Department of Clinical Sciences, Cornell University, Ithaca, NY, USA.
Department of Orthopaedic Surgery, University of Michigan, Ann Arbor, MI, USA.
Osteoarthritis Cartilage. 2023 May;31(5):567-575. doi: 10.1016/j.joca.2023.01.005. Epub 2023 Jan 20.
OBJECTIVE: To review current knowledge surrounding the role of mast cells in joint inflammation and arthritis. METHOD: Narrative review. RESULTS: Mast cells (MCs) are commonly observed in the synovium of the joint, particularly surrounding blood vessels and nerve endings. Some studies have reported increased MC number and degranulation in patients with osteoarthritis (OA). In two studies, MCs were the only immune cell type found in higher concentrations in synovium of OA patients compared to rheumatoid arthritis patients. Activation of MCs in OA includes signaling pathways such as immunoglobulin E/Fc epsilon Receptor 1 (IgE/FcεR1), immunoglobulin G/Fc gamma receptor (IgG/FcγR), complement, and toll-like cell surface receptor-mediated signaling, resulting in context-dependent release of either pro-inflammatory and/or anti-inflammatory mediators within the joint. Activation of MCs results in the release of pro-inflammatory mediators that ultimately contribute to inflammation of the synovium, bone remodeling, and cartilage damage. However, some studies have proposed that MCs can also exhibit anti-inflammatory effects by secreting mediators that inactivate pro-inflammatory cytokines such as interleukin 6 (IL-6). CONCLUSIONS: MCs may play a role in mediating synovial inflammation and OA progression. However, the mechanisms governing MC activation, the downstream pro- and/or anti-inflammatory effects, and their impact on osteoarthritis pathogenesis remains to be elucidated and requires extensive further study. Furthermore, it is important to establish the pathways of MC activation in OA to determine whether MCs exhibit varying phenotypes as a function of disease stage. Ultimately, such research is needed before understanding whether MCs could be targeted in OA treatments.

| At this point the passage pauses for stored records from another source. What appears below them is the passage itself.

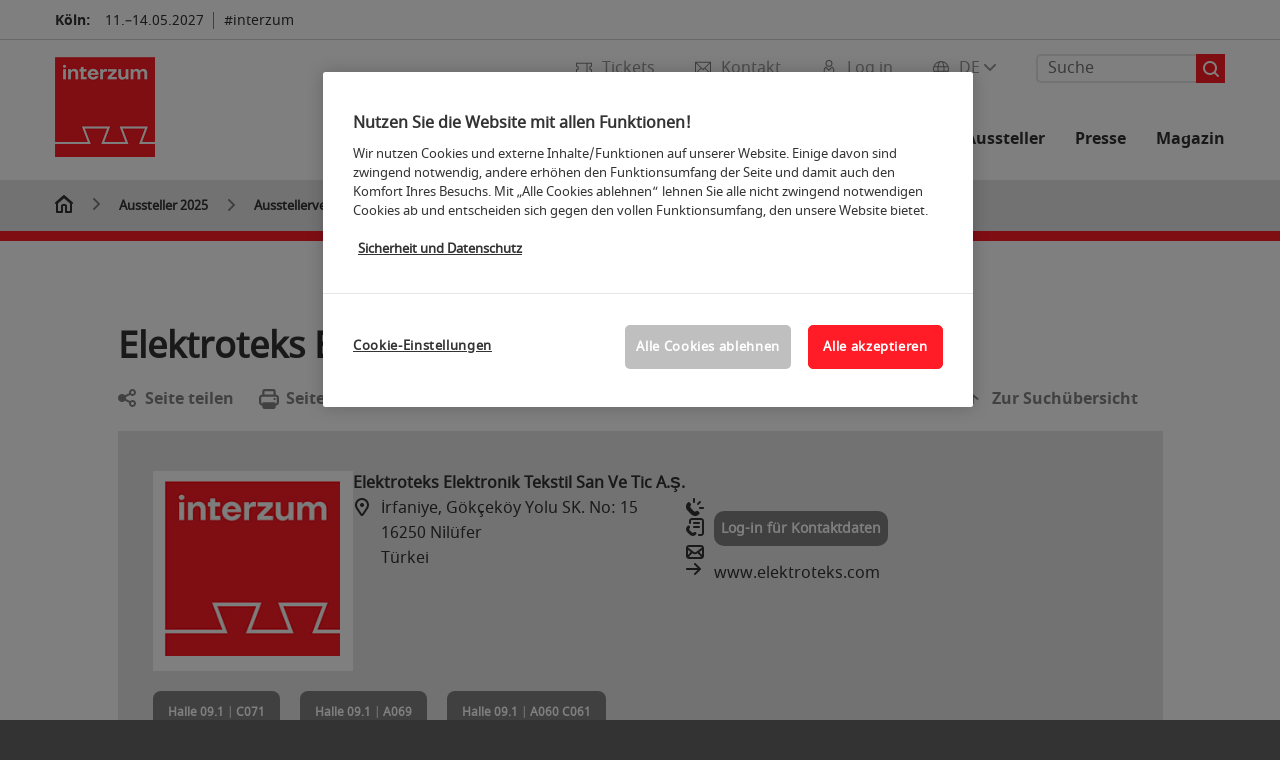

--- FILE ---
content_type: image/svg+xml
request_url: https://media.koelnmesse.io/interzum2021/assets/icons/icon_print_h18.svg
body_size: 498
content:
<?xml version="1.0" encoding="utf-8"?>
<!DOCTYPE svg PUBLIC "-//W3C//DTD SVG 1.1//EN" "http://www.w3.org/Graphics/SVG/1.1/DTD/svg11.dtd">
<svg version="1.1" id="icon-print__H18" xmlns="http://www.w3.org/2000/svg" xmlns:xlink="http://www.w3.org/1999/xlink" x="0px" y="0px" viewBox="0 0 18 18" style="enable-background:new 0 0 18 18;" xml:space="preserve">
	<style type="text/css">
		.color {fill: #333333;}
	</style>
	<g transform="matrix(1.3333333,0,0,-1.3333333,0,24)">
		<g transform="scale(0.1)">
			<path class="color" d="M120,90c0-4.1-3.4-7.5-7.5-7.5c0,4.1-3.4,7.5-7.5,7.5H30c-4.1,0-7.5-3.4-7.5-7.5c-4.1,0-7.5,3.4-7.5,7.5v30c0,4.1,3.4,7.5,7.5,7.5h90c4.1,0,7.5-3.4,7.5-7.5V90z M37.6,165h59.9v-22.5h-60L37.6,165z M112.5,142.5V165c0,8.3-6.1,15-13.6,15H36.1c-7.5,0-13.6-6.7-13.6-15v-22.5C10.1,142.5,0,132.4,0,120V90c0-12.4,10.1-22.5,22.5-22.5v-9.3C22.5,50.9,29,45,37.1,45h60.8c8.1,0,14.6,5.9,14.6,13.2v9.3c12.4,0,22.5,10.1,22.5,22.5v30C135,132.4,124.9,142.5,112.5,142.5"/>
			<path class="color" d="M105,120c-4.1,0-7.5-3.4-7.5-7.5c0-4.1,3.4-7.5,7.5-7.5s7.5,3.4,7.5,7.5C112.5,116.6,109.1,120,105,120"/>
		</g>
	</g>
</svg>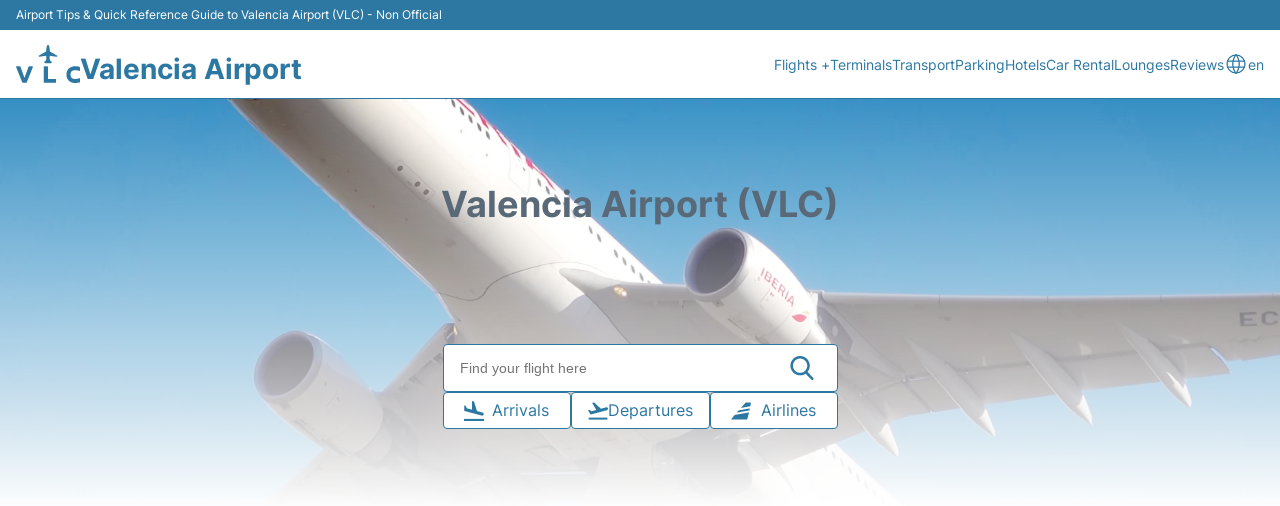

--- FILE ---
content_type: text/html; charset=utf-8
request_url: https://www.google.com/recaptcha/api2/aframe
body_size: 267
content:
<!DOCTYPE HTML><html><head><meta http-equiv="content-type" content="text/html; charset=UTF-8"></head><body><script nonce="np95FnZuJgtJlZzCeJmYAw">/** Anti-fraud and anti-abuse applications only. See google.com/recaptcha */ try{var clients={'sodar':'https://pagead2.googlesyndication.com/pagead/sodar?'};window.addEventListener("message",function(a){try{if(a.source===window.parent){var b=JSON.parse(a.data);var c=clients[b['id']];if(c){var d=document.createElement('img');d.src=c+b['params']+'&rc='+(localStorage.getItem("rc::a")?sessionStorage.getItem("rc::b"):"");window.document.body.appendChild(d);sessionStorage.setItem("rc::e",parseInt(sessionStorage.getItem("rc::e")||0)+1);localStorage.setItem("rc::h",'1769414358372');}}}catch(b){}});window.parent.postMessage("_grecaptcha_ready", "*");}catch(b){}</script></body></html>

--- FILE ---
content_type: text/css
request_url: https://www.airport-valencia.com/css/plantilla/content-2708.css
body_size: 600
content:
:root {
  --c_ct: var(--ct);
  --c_cbg: var(--c2);
  --c_cbg_2: var(--cw);
}

/* Estilos generales */
.section-content {
  padding: 1.25rem 0;
  background-color: var(--cw);
}

/* Estilos de texto */
.content-text {
  font-size: var(--dfs);
}

.content-text h1, .content-text h2, .content-text h3, 
.content-text h4, .content-text h5, .content-text h6 {
  margin-top: 0;
  text-transform: uppercase;
  font-family: var(--fpb);
}

.content-text:has(h1) {
  display: inline-flex;
  flex-direction: column;
  gap: 1rem;
  margin-bottom: 1rem;
}

.content-text h1 {
  font-size: 2.2rem;
  line-height: 1.4;
}

.content-text h2 {
  font-size: 1.5rem;
  margin-bottom: 1rem;
  margin-top: 1rem;
}

.content-text p {
  text-align: justify;
}

.content-text p:not(:last-child) {
  margin-bottom: 1.25rem;
}

.content-text p:has(+ h2) {
  margin-bottom: 2rem !important;
}

.content-text p img {
  width: 100%;
  height: auto;
}

.content-text a {
  color: var(--c11);
  text-decoration: none;
}

.content-text a:hover {
  text-decoration: underline;
}

.content-text ul {
  list-style: inside;
  margin-bottom: 1.875rem;
}

/* Estilos de contenido PYT */
.content-pyt {
  color: var(--c_ct);
  padding: 1rem;
  margin-bottom: 1.5rem;
  margin-top: 0.5rem;
  border-left: 4px solid;
  border: 1px solid #3f94c7;
  background-color: #3f94c7;
  color: white;
  border-radius: 8px;
  position: relative;
  display: inline-block;
}

.content-pyt::before {
  content: "tip";
  position: absolute;
  top: -16px;
  left: -16px;
  padding: 3px;
  border: 2px solid #3f94c7;
  background-color: #fefefe;
  color: #3f94c7;
  border-radius: 10px;
  min-width: 38px;
  text-align: center;
}

/* Estilos de tabla de contenido */
.content-table {
  display: inline-block;
}

.content-table__link2 {
  padding-left: 1.25rem;
}

.content-table__link3 {
  padding-left: 2.5rem;
}

.content-table__link1::before,
.content-table__link2::before,
.content-table__link3::before {
  content: "- ";
}

.content-table__title {
  font-weight: 700;
}

/* Estilos de imagen */
figure.image {
  margin: 0 auto 2rem;
  display: block;
  width: 80%;
  overflow: hidden;
  border: 1px solid var(--ct);
  border-radius: 4px;
  position: relative;
}

figure.image img {
  width: 100%;
  max-height: 26rem;
  object-fit: cover;
  display: block;
}

figcaption {
  display: block;
  font-size: 14px;
  width: 100%;
  bottom: 0;
  position: relative;
  background-color: #f9f9f9;
  padding: 0.75rem;
}

/* Estilos de resultados de búsqueda */
.search-results {
  position: absolute;
  top: calc(100% - -0.5rem);
  width: 100%;
  z-index: 10;
  max-height: 30rem;
  overflow-y: auto;
  border-radius: 4px;
  padding: 0;
  text-align: left;
  background-color: var(--cw);
}

.search-results__item a {
  display: block;
  text-decoration: none;
  color: var(--c1);
}

.search-results__item a:hover {
  text-decoration: underline;
}

.search-results__item:not(:last-child) {
  margin-bottom: 0.5rem;
}

.search-results__item--title {
  color: var(--c1);
  font-family: var(--fpb);
}

/* Media queries */
@media (max-width: 53.125em) {
  .content-text h1 {
    font-size: 1.75rem;
  }

  .content-text h2 {
    margin-top: 0;
  }

  .content-table {
    float: none;
    display: block;
    margin: 0 0 1.25rem;
  }

  .content-table::after {
    content: none;
  }

  figure.image {
    width: 100%;
  }

  figcaption {
    padding: 0.5rem;
    text-align: center;
  }
}


--- FILE ---
content_type: application/javascript; charset=utf-8
request_url: https://fundingchoicesmessages.google.com/f/AGSKWxUPEv1QwFzF5_6yaVCaQuetXwGcEKyFDle-yQEHYsWepvhcyDM2kV6qPKuyzX8rvhYlO2t6OYSO3Ni0240GMYTX_WKRyMFgXU02VHS33cVlsVSofU_eFcHp_yTp1gGt9xYuhj5EiXPFqlYL_Mcz40IXbQrIr0mQPQsyQO7i1cZd8sIUrF67dUiop-jH/_/adunits./app.ads./ad_overlay./td-ads--top-ad.
body_size: -1288
content:
window['d2458eaa-de02-4ac6-a25b-63b33dca7340'] = true;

目的:回顾肥大细胞在关节炎症和关节炎中的作用的现有知识。
方法:叙述性综述。
结果:肥大细胞(MCs)通常存在于关节的滑膜中,特别是在血管和神经末梢周围。一些研究报告称,骨关节炎(OA)患者的 MC 数量增加和脱颗粒。在两项研究中,与类风湿关节炎患者相比,OA 患者滑膜中 MC 是唯一浓度较高的免疫细胞类型。OA 中 MC 的激活包括免疫球蛋白 E/Fc ε 受体 1(IgE/FcεR1)、免疫球蛋白 G/Fc γ 受体(IgG/FcγR)、补体和 Toll 样细胞表面受体介导的信号转导等信号通路,导致关节内释放依赖于上下文的促炎和/或抗炎介质。MC 的激活导致促炎介质的释放,最终导致滑膜炎症、骨重塑和软骨损伤。然而,一些研究提出 MC 还可以通过分泌失活促炎细胞因子如白细胞介素 6(IL-6)的介质来发挥抗炎作用。
结论:MC 可能在介导滑膜炎症和 OA 进展中发挥作用。然而,控制 MC 激活、下游促炎和/或抗炎作用的机制及其对骨关节炎发病机制的影响仍有待阐明,需要进一步广泛研究。此外,重要的是要确定 OA 中 MC 激活的途径,以确定 MC 是否表现出随疾病阶段变化的不同表型。最终,在了解 MC 是否可以作为 OA 治疗的靶点之前,需要进行此类研究。